Why is “Battle Red” so popular?
As colors go, the Texans’ regular predominantly dark blue color scheme is dull visually. The red jerseys are far more exciting and distinctive on the playing field. There is a physiological explanation for that: The color red is focused slightly in front of the retinas in the eyes while blue, on the other hand, is focused slightly behind the retinas in the eyes. Because of this, red is the color of energy and excitement. Red is the “in your face” color. This explains why red is the predominant color in 45% of all national flags. Blue dominates in less than 20%. Blue is peaceful and tranquil. Blue is the laid-back color. “Battle Red” makes more sense than “Battle Blue” as a phrase, it resonates in the marketplace (as evidenced by the cash register receipts).
Add to that the fact that the Texans’ blue is a very dark blue and the result is a receding, shy, or conservative effect. A nice effect for a sport coat or blazer, but hardly the effect appropriate for an aggressive sport like football. As a secondary color, dark blue is a nice compliment to Battle Red. But all indications are, Battle Red should have been the primary color. It seems management in the beginning, may not have had a visual communications strategy to support their team goals. Visual identity should be carefully thought out and carefully managed, not decided on a whim. Not ignored or treated lightly. Visual identity should be strategic: relevant, distinctive, credible.
Distinctiveness has its Advantages.
With the dark blue or white jerseys, it is not easy to distinguish between the Texans’ players and many opponents during action on the field. For example, when the Houston Texans are playing the Patriots, Cowboys, Bears, Bills, Giants, Falcons, Ravens or Panthers, it takes a second to determine who’s who after the snap. And the red jersey outfit resembles Atlanta’s red outfit since the Texan’s blue is so dark it’s almost black – a softened black.

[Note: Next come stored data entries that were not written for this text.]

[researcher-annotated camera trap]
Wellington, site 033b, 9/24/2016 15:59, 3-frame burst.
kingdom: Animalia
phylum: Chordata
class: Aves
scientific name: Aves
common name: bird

Teams most easily distinguishable are the Steelers, Bucs, and Packers because they have the most distinctive color schemes. No confusion. Distinctive color schemes could even impact a quarterback’s completion/interception ratio, especially when he is under pressure and has to make snap decisions.
Non-verbal communication is critical.
Even in the game of football. The coach on the sideline sends non-verbal signals to the quarterback. The quarterback send non-verbal signals to the wide receivers. Signals are sent from the coach to the defensive backs; and the referees identify all of the penalties and touchdowns, touchbacks and extra points with non-verbal signals.
In the same way, the team’s uniform also sends signals. The logo (or graphic symbol), the logotype (or signature), the colors and the patterns – all send signals to viewers.
Make the signals as meaningful as possible.
Do the signals correspond to their intended meanings. Are they appropriate signals? Will they communicate effectively? Or will they confuse (or worse, contradict) the message?
The Texans’ uniforms should contribute to their fullest potential. The fans have spoken. They’ve voted with their dollars. They prefer “excitement” to “tranquility” when it comes to pro football. Go “Battle Red!”